Canada budget office predicts bigger deficits

OTTAWA (Reuters) – Canada’s parliamentary budget office forecast on Wednesday the government would not be able to eliminate the federal deficit by 2014-15 as planned due to higher projected operating expenses.

The Parliamentary Budget Officer (PBO) issued a report providing the office’s own economic growth forecasts for the first time, rather than using the consensus private sector forecasts published by the government.

Its fiscal outlook excludes new measures announced by the government in its March budget, which was never adopted because of the general election.

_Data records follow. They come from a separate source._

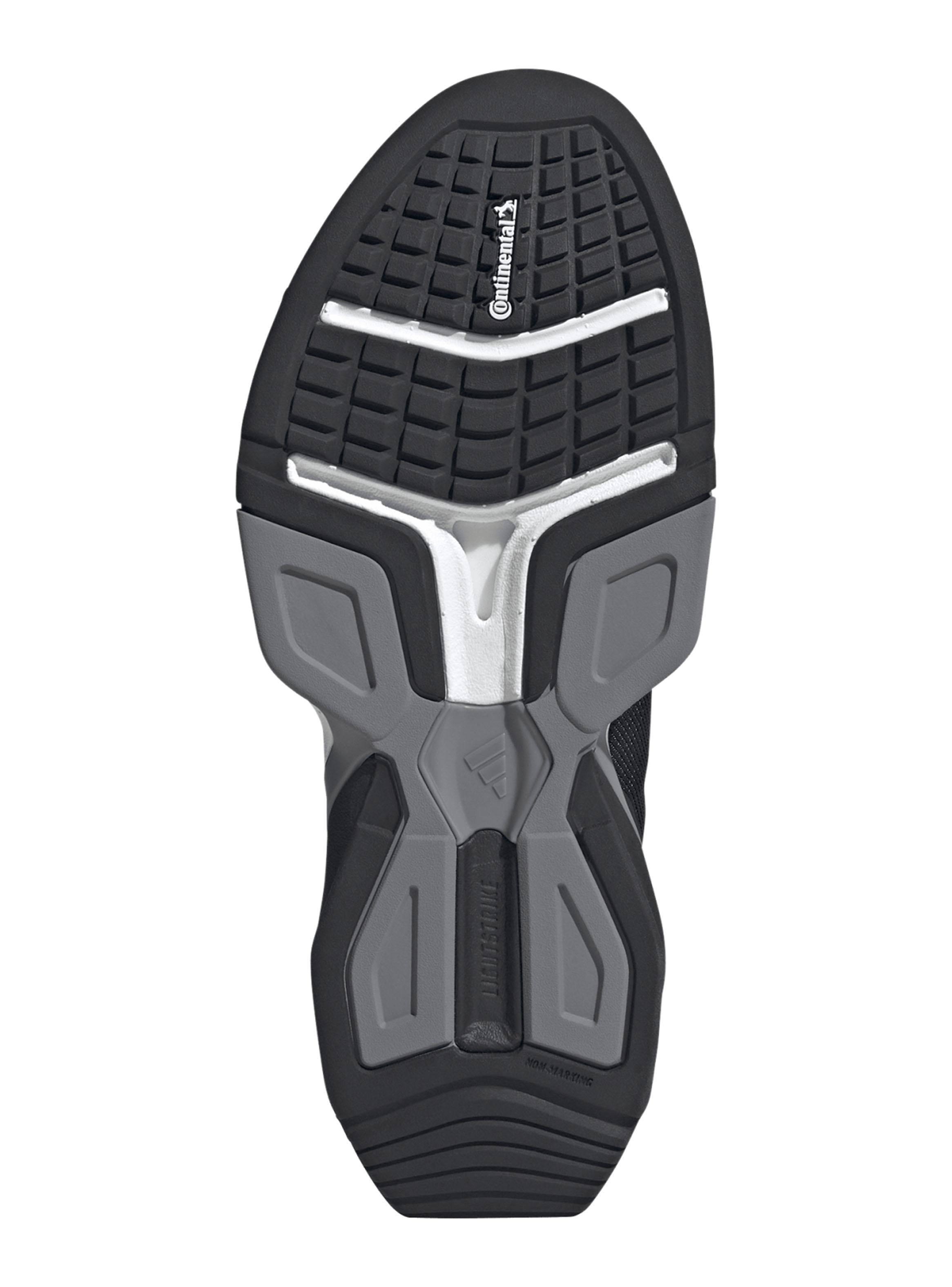 Zapatilla Training  Rapidmove ADV 2 Hombre-5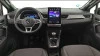 Renault Captur  Gasolina/gas  TCe Techno 74kW GLP
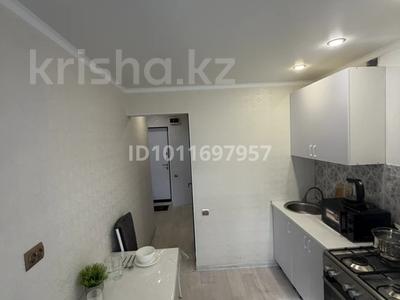 1-бөлмелі пәтер · 34 м², мкр 12 18, бағасы: 15 000 ₸ в Актобе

The Conservatives, who won a majority on May 2, will present another budget on Monday, which they say will be largely the same as the previous proposal, with some minor tweaks.

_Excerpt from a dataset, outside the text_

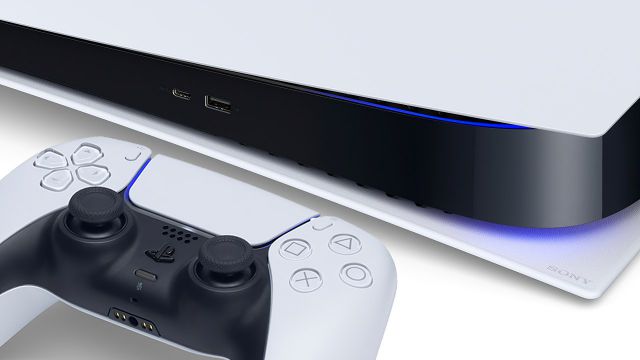 PS5 surclassa Xbox Series s/x in Giappone PS5 surclassa Xbox Series s/x in Giappone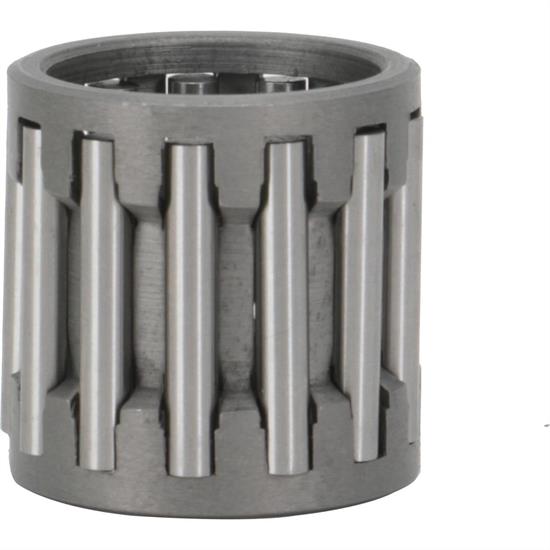 Bert Transmission BEAWJ121616 Cage Needle Bearing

The PBO sees a budget deficit in 2011-12 of C$26.1 billion, slightly below Ottawa’s latest projection of C$27.8 billion.

While the Conservatives predict a return to balance in roughly 2014-15, the PBO sees a shortfall of C$13.3 billion that year and C$7.3 billion the year after.

“PBO’s estimate of the structural deficit does not mean that the government’s budget will not return to balance or that its fiscal structure is not sustainable,” the report said.

“Rather, it suggests that policy actions to increase revenues and/or reduce spending would be required to ensure that the budget is balanced once the economy returns to its potential.”

Gross domestic product will grow 2.9 percent this year, the PBO estimated, in line with government forecasts. Growth in 2012 and 2013 will be below government forecasts at 2.2 percent and 2.3 percent, respectively.

Finance Minister Jim Flaherty will present the budget on Monday.